Loura chamou dona Rosana e seu João, disse que aceitava sua proposta e que ia fazer a ultra sonografia no terceiro mês. Sendo menino, dava a criança e iria embora pra sempre da vida deles. Dona Rosana, muito contente, abraçou sua barriga e disse que já ama a criança, mesmo sem saber se é homem. Tratava Loura como se fosse da família. Não deixava faltar nada pra ela, mas também não pagava direito o seu salário por medo dela fugir. Assim a mantinha por perto.

Rosana passou a acompanhar Loura durante as ultrassonografias no terceiro mês de gestação. O médico perguntou se ela queria saber o sexo. Imediatamente a dona Rosana gritou.

—Fala logo, doutor. Pelo amor de Deus, o que é o bebê?

— É homem.

Dona Rosana se ajoelhou no chão, chorando de alegria, e abraçou Loura, que ficou emocionada de ver a criança em seu ventre. Mas dona Rosana fez questão de lembrá-la que ela era apenas uma barriga de aluguel, que aquela criança era dela e que esperava que cumprisse com a sua palavra.

Loura sempre ligava para sua família, mas nunca disse que estava grávida. Dona Rosana dava cada vez menos dinheiro para ela. Loura sempre dizia que era injusto, afinal ela trabalhava e merecia receber, mas dona Rosana alegava que ela já não estava mais dando conta do trabalho.

O pouco que recebia, Loura mandava para sua família. Eles precisavam muito daquele dinheiro. Os meses foram passando e sua barriga parecia imensa. Dona Rosana já tinha escolhido o nome da criança. Ele iria se chamar Roberto Carlos, pois ela era muito fã do cantor. Loura já estava com oito meses e já não tinha tanto certeza se queria deixar o filho pra trás. Cada vez que o nenê a chutava, se emocionava muito.

Chegou o dia. Ela deu à luz a um menino lindo. Loura viu seu filho e o médico o coloca em seus braços. Ela, toda emocionada, decidiu não entregar seu filho para a patroa e diz que não vai se afastar do filho. Dona Rosana foi até o quarto dela e disse que assim que ela tivesse alta, ela pegaria o ônibus de volta para casa. Loura concordou, mas tinha outros planos em mente.

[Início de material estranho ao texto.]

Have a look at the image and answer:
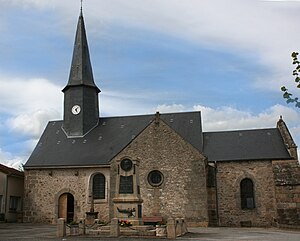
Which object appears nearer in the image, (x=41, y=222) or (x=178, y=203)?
(x=178, y=203)

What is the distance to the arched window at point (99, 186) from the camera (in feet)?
84.9

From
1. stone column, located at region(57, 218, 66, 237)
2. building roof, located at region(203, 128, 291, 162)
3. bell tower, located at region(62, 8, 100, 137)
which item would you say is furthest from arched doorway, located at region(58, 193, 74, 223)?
stone column, located at region(57, 218, 66, 237)

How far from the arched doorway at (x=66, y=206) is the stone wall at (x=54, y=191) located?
12.6 inches

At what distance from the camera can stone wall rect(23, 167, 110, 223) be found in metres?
25.8

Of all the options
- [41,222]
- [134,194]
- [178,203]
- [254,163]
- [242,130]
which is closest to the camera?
[134,194]

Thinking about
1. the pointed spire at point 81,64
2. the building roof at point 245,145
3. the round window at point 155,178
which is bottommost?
the round window at point 155,178

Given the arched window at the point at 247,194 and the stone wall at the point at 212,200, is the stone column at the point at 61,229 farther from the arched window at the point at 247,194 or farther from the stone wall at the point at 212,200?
the arched window at the point at 247,194

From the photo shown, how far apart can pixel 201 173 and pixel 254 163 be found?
421cm

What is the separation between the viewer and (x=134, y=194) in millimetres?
17141

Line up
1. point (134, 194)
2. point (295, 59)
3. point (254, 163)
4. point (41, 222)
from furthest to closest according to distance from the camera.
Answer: point (41, 222)
point (254, 163)
point (134, 194)
point (295, 59)

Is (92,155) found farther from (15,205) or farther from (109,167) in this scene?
(15,205)

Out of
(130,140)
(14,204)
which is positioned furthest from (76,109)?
(14,204)

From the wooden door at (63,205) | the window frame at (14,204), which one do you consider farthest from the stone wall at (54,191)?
the window frame at (14,204)

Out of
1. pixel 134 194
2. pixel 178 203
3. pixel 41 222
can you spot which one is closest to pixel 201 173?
pixel 178 203
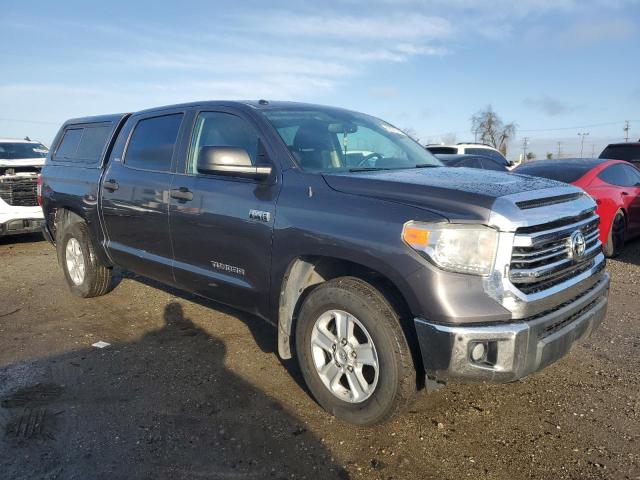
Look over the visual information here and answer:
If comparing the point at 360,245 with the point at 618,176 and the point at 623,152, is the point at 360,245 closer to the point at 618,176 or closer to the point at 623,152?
the point at 618,176

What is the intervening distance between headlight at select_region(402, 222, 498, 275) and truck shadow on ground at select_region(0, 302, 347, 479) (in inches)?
47.5

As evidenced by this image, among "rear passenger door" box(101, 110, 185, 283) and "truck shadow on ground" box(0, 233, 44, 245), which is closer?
"rear passenger door" box(101, 110, 185, 283)

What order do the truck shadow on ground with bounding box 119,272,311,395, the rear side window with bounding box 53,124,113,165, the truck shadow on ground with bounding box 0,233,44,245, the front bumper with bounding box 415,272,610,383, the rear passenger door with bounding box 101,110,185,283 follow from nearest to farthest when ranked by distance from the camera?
the front bumper with bounding box 415,272,610,383 < the truck shadow on ground with bounding box 119,272,311,395 < the rear passenger door with bounding box 101,110,185,283 < the rear side window with bounding box 53,124,113,165 < the truck shadow on ground with bounding box 0,233,44,245

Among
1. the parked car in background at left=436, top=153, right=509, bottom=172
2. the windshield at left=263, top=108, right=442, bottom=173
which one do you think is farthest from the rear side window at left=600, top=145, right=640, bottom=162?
the windshield at left=263, top=108, right=442, bottom=173

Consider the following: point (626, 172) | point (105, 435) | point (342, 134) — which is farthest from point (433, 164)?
point (626, 172)

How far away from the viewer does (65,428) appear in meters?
3.09

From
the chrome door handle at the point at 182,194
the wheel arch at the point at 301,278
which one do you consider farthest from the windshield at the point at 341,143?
the chrome door handle at the point at 182,194

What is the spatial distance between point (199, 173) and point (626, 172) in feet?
22.5

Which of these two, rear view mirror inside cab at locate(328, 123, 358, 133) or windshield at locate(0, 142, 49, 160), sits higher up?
rear view mirror inside cab at locate(328, 123, 358, 133)

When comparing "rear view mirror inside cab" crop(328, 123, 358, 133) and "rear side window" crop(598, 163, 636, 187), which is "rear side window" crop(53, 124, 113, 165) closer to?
"rear view mirror inside cab" crop(328, 123, 358, 133)

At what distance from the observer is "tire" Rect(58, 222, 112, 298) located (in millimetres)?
5434

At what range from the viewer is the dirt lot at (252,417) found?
2.70m

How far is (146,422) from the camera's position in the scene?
316cm

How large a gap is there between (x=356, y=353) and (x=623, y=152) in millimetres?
11563
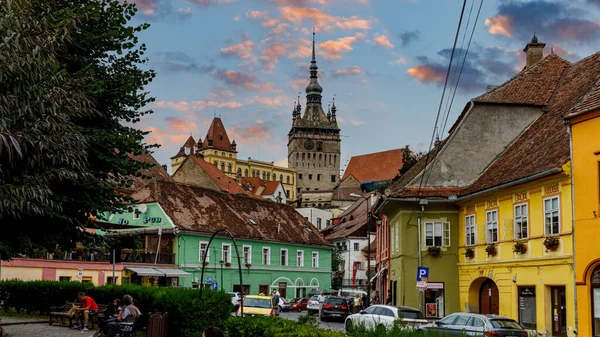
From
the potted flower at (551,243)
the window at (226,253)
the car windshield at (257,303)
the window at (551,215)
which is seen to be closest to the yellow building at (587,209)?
the potted flower at (551,243)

O médico foi até o quarto e disse que a criança precisava do leite da mãe por pelo menos uns seis meses de vida, porque o bebê nasceu com baixo peso. Dona Rosana não deixava Loura ter contato com a criança, exceto no horário de amamentar. Ela sofria muito, pois seu filho era cuidado pela babá ao invés dela que era a mãe. Dona Rosana dizia que ela não podia cuidar da criança para não se apegar a ele.

Os seis meses se aproximavam do fim. Ele já estava um bebê lindo e espertinho. Loura só podia vê-lo de longe e sofria muito por estar tão perto do filho e ao mesmo tempo tão distante. Não podia tocá-lo nem beijá-lo.

Loura procurou sua amiga Cidinha e contou que não aguentava mais aquela situação. Pediu sua ajuda para fugir daquela casa com o filho. Cidinha disse que podia contar com ela e a deu um dinheiro, que agradeceu e disse que ainda a pagaria por tudo. Cidinha diz que não precisa, só de vê-la feliz já era o bastante.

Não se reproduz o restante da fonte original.